Standardization becomes truly problematic when
The first problem won't become evident until the match phase, whereas the second problem is usually discovered during the build phase. The process in dealing with them, however, is the similar. The easiest remedy often is to make modifications to your reference or user data. However, this remedy only suffices for small-scale, transient problems. The other solution is to change the behaviour of the standardizer. This is done by changing the standardization files.
If the standardizer produces a problem standardization or fails to produce a standardization at all, and if editing the relevant user or reference attribute records isn't feasible, then we have two principle options:
To test the standardizer, invoke PAGC from the command line with the -t flag. Enter the MICRO and MACRO portions of the address as prompted and the best standardization will be printed - or you will learn that the program can't standardize it:
[your_name@localhost whatcom]$ pagc -t Standardization test. Type "exit" to quit: MICRO:123 Ta Ta Lost Dog Rd MACRO:Anywhere BC V0V 0V0 No standardization of MICRO 123 Ta Ta Lost Dog Rd
For more detailed information, invoke PAGC with both the -t and -v switches. For each of the MICRO and MACRO portions of the address the raw input tokenization candidates and raw standardizations will be printed, followed by the rule statistics for the combined address. However, if PAGC fails to find a standardization for either the MICRO or the MACRO, it will not produce the rule statistics.

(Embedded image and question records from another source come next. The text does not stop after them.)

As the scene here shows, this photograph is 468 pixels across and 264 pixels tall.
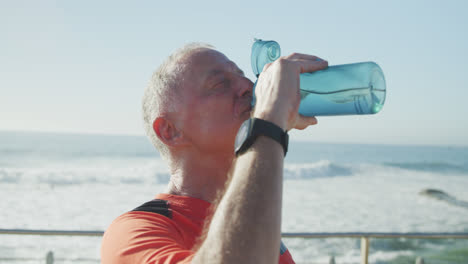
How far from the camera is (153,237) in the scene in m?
0.91

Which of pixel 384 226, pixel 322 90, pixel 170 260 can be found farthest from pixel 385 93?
pixel 384 226

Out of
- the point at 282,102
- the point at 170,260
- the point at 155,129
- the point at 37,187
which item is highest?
the point at 282,102

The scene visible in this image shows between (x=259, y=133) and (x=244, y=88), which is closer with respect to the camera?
(x=259, y=133)

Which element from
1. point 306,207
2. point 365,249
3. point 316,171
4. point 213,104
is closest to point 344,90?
point 213,104

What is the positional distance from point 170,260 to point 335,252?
8304mm

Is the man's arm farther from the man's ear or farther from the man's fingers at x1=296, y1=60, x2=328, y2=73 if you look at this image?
the man's ear

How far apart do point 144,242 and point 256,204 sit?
0.99 feet

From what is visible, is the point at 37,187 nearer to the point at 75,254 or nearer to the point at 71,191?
the point at 71,191

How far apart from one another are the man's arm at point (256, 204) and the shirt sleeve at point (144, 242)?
4.3 inches

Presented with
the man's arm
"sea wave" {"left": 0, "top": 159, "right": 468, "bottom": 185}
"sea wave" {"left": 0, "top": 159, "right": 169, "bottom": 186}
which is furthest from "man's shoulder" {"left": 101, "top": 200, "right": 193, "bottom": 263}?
"sea wave" {"left": 0, "top": 159, "right": 169, "bottom": 186}

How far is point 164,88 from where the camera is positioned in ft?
4.16

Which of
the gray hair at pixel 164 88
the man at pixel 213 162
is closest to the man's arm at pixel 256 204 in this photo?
the man at pixel 213 162

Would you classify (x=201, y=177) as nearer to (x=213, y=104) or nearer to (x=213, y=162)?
(x=213, y=162)

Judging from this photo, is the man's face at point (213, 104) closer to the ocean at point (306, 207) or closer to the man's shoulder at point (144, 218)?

For each position in the input the associated standardized text is printed along with the associated input token, number and name.
For each of the successful standardizations the score is given and then the content. The content will consist of the position in the input, the input token (number and name) selected, the standardized text, and the output token (postal attribute) assigned, number and name.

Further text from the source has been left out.